Whilst each individual case is different, below are some examples of alternative arrangements that could be put into place that we believe could fit the criteria of ‘reasonable or best endeavours’:

  • Where deaf children and young people are known to have good use of their hearing for understanding spoken language, and/or known to have good lip-reading skills, using video conferencing instead of telephone appointments.
  • Providing remote communication support as needed. For example, if providing online teaching or doing any kind of online assessment, we would expect the education setting/local authority to consider funding the cost of a remote speech-to-text reporter or a BSL interpreter. Similarly, if a deaf child uses a communication support worker in the classroom, exploring if this support can still be provided remotely or in different ways to support a deaf child in completing homework tasks, etc.
  • Provision of radio aids in the home. Individual bespoke insurance arrangements can be purchased if this is a concern. In any event, we would take the view that the need to ensure continued access to learning reasonably outweighs any insurance concerns.
  • If staff can no longer provide support remotely, providing a range of suggested, optional activities or interventions that families can chose to do if they are able to. Alternatively, considering if alternative staff who have some knowledge but not necessarily the right qualifications can be brought in to provide support.
  • Where appropriate and where it can be managed effectively, facilitating or making use of peer-to-peer support opportunities among families.
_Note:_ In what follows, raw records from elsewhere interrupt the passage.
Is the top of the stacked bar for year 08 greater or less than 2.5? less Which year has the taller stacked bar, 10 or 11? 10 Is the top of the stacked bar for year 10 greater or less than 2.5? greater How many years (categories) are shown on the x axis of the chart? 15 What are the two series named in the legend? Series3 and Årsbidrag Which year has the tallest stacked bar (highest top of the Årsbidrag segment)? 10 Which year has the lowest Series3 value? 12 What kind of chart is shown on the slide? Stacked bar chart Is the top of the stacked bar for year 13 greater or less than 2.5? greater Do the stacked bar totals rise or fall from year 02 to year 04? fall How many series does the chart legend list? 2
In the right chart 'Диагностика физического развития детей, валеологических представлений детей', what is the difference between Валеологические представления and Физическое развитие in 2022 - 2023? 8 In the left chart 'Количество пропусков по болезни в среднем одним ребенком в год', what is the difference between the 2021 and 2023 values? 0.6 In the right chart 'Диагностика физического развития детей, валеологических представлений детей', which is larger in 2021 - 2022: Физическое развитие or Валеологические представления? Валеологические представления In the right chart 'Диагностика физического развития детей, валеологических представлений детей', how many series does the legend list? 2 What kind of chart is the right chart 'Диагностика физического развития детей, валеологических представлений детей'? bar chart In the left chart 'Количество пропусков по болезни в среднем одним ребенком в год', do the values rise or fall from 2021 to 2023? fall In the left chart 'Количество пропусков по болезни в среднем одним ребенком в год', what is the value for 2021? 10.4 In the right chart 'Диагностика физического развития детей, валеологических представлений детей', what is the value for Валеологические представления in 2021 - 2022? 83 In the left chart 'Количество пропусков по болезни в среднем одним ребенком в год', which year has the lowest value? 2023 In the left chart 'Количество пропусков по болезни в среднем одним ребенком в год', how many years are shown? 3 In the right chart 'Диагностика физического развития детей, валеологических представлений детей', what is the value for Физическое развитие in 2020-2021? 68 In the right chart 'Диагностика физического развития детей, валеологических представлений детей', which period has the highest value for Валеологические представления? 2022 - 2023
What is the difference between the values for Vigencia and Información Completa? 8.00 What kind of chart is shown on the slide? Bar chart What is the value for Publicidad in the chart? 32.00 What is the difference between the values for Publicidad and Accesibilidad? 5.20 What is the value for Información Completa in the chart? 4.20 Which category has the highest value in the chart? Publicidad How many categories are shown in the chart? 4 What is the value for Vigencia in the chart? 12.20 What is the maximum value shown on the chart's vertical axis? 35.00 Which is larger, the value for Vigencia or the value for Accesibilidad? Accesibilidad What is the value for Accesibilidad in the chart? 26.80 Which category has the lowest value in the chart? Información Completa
The Government in England also relaxed some of the legal timescales around EHC plans. These changes are no longer in force and local authorities and education settings are now required to meet legal timescales as before.

Annual reviews

Local authorities also still have to carry out annual reviews of your child’s plan as soon as reasonably practical. Whilst the review may take a different form (e.g. it may be carried out virtually), the Government has stressed that young people must still be at the centre of the process. For deaf children, this may mean ensuring that remote communication support is provided to enable them to participate.

If your child is due to change schools this year, go to college or start an apprenticeship, the local authority should already have carried out a transfer review by the 31 March. The Government has made clear there is no change to the statutory deadline for this and, if there has been a delay, they need to be finalised as a priority.


In terms of the work of Tribunals that hear appeals on statements or plans, the different Tribunals in the nations are currently taking different approaches:

  • England - the Special Educational and Disability Tribunal hearings will continue by paper or by telephone and (where the technology permits) by video starting on Monday 23 March 2020. More information about this can be found on the IPSEA website.
  • Northern Ireland - we understand that the Special Educational Needs and Disability Tribunal is operating on a limited basis due to the outbreak of coronavirus. Staff are able to process post and respond to emails. Parental SEN Appeals and Disability Discrimination Claims should still be filed by parents as usual and these are being registered and processed. Cases which are ready for hearing can be heard remotely by having a hearing on the papers alone; or by teleconference or secure video-link.
  • Scotland - Health and Education First-Tier Tribunals are being postponed until at least the end of June, unless the case is urgent. Any urgent hearings will be conducted by telephone.
  • Wales – we understand that the Special Educational Needs Tribunal Wales are currently looking into setting up virtual hearings.